Antonietta Meo nació en Roma el 15 de diciembre de 1930. Muy pronto tuvo que sufrir lo indecible por culpa de un cáncer de huesos especialmente agresivo. No había cumplido 6 años cuando, el 25 de abril de 1936, le es amputada la pierna izquierda.
Con una pierna ortopédica pudo seguir yendo a la escuela, y se preparó con la ilusión propia de todos los niños a la primera comunión.
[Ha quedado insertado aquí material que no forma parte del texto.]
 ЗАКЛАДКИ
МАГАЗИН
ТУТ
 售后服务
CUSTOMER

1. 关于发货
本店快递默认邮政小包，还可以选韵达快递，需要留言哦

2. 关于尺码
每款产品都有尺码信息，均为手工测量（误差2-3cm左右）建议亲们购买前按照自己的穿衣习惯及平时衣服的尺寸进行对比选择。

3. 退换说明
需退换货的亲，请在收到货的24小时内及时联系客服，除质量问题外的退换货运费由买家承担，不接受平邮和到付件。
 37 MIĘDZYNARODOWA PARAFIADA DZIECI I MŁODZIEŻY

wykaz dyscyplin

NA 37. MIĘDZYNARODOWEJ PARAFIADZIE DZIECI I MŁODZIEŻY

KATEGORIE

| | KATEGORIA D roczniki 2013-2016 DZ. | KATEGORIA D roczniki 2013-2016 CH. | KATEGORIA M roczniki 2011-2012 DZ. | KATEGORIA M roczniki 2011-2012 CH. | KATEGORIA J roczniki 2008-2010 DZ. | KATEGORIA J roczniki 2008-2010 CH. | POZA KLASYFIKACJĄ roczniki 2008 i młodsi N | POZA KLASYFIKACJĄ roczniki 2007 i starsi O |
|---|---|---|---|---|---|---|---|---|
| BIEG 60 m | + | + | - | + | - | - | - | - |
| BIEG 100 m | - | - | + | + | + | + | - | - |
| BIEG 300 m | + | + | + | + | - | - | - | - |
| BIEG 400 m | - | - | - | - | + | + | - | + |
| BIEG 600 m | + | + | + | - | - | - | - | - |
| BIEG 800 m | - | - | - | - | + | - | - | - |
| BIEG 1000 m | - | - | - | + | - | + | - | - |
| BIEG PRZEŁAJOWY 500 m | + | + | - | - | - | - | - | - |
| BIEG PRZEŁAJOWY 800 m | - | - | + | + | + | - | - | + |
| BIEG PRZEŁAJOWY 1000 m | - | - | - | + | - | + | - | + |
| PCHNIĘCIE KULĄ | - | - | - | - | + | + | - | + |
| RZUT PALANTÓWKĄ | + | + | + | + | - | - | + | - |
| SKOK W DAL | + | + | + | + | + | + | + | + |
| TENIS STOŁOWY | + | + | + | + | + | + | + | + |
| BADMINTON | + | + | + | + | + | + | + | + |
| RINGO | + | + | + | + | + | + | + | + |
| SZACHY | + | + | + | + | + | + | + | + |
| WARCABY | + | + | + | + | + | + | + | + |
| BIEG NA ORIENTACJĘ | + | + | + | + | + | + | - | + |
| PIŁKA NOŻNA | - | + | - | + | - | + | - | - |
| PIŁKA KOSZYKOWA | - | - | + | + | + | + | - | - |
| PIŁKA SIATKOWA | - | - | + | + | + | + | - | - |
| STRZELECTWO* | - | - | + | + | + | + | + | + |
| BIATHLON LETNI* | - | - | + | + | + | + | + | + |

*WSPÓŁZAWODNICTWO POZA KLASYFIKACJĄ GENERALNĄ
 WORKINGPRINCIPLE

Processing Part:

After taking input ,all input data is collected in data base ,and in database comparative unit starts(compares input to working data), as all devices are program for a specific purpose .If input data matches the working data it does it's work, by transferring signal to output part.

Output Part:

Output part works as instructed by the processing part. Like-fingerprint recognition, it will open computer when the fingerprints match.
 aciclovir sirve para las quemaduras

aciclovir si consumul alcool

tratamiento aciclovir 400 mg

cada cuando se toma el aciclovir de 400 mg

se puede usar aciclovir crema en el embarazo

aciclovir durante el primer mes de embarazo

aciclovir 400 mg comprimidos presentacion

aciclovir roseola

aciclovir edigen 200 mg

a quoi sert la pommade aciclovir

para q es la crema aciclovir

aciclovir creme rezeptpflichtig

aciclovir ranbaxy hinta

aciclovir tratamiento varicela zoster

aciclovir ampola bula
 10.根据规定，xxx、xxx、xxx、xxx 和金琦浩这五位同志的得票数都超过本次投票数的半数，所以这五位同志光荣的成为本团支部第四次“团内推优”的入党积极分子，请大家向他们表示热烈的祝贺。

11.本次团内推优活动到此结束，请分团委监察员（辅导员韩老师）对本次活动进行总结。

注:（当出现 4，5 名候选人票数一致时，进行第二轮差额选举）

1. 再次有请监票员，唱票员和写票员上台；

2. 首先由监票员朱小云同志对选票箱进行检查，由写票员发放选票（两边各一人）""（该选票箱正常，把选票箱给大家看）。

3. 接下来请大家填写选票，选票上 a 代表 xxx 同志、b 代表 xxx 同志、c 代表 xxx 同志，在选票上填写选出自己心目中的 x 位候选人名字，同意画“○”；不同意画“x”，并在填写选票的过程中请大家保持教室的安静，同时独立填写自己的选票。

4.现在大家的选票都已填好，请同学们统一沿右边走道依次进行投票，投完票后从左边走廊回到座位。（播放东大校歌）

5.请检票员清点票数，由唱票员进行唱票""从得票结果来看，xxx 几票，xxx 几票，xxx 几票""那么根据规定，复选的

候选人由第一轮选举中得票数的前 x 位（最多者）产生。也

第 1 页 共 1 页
Recibió a Jesús Eucaristía en la Navidad de 1936.
Los tres meses que la prepararon a ese gran día se desarrolló una curiosa aventura espiritual. Antonietta (en casa le llaman Nennolina) pide a su madre, Maria Ravaglioli, que le escriba algunas cartas, cartas dirigidas a Jesús, a Dios Padre, al Espíritu Santo, a la Trinidad, a la Virgen o, a algún santo. Su madre se pone a escribir lo que su hija le dicta. Cada noche pone las cartas debajo de una estatua del Niño Jesús, al pie de la cama: así las podrán leer sus destinatarios.
Una niña de seis años escribe a Dios, y le dice cosas tan sencillas y tan familiares como esta:
“Querido Dios Padre: ¡Dios! ¡Padre! ¡Padre...! ¡Qué bonito nombre...! ¡Querido Dios Padre...! Haz que pronto me cure para que este domingo pueda recibir el sacramento de la confesión. Querido Dios Padre: me gusta tanto este nombre, porque quiere decir padre de todo el mundo. Tú que eres el creador... manda el Espíritu Santo sobre todos nosotros. Querido Dios Padre, te quiero muchísimo” (22 de noviembre de 1936).
¿Qué puede sentir Dios al leer estar cartas? No lo sabemos, pero Nennolina hablaba con Él como puede haberlo cualquier niño con el mejor de sus amigos.
El cáncer no perdonaba. Después de recibir la confirmación, el 19 de mayo de 1937, los dolores se hacen más intensos. Antonietta avanza hacia la muerte en medio de una paz profunda y de un amor creciente hacia Jesús. El 12 de junio ingresan a la niña en el hospital, y tienen que extraerle líquido de los pulmones. Sufre mucho, pero no deja de sonreír. El 3 de julio de 1937 susurra sus últimas palabras: “Dios... mamá... papá...”. Y muere con una sonrisa.
Cuando se conoce la existencia de las cartas, hubo un sinfín de peticiones para que fuesen publicadas. Así pudimos descubrir cómo una niña, en medio de su dolor, hablaba con su Padre del cielo, con la ternura y con la confianza propia de quien se sabe amada con locura.
Antonietta, con su normalidad, con sus nervios, con sus caprichos (por los que pide sencillamente perdón en muchas cartas) nos invita a acoger el Reino nuevamente con ojos sencillos, como los niños, y a vivir con la ilusión apostólica que trasluce en sus escritos, siempre llenos de oraciones por quienes no conocen a Dios o viven lejos por culpa del pecado. “De los que son como los niños es el Reino de los cielos...” (cf. Mt 19,14).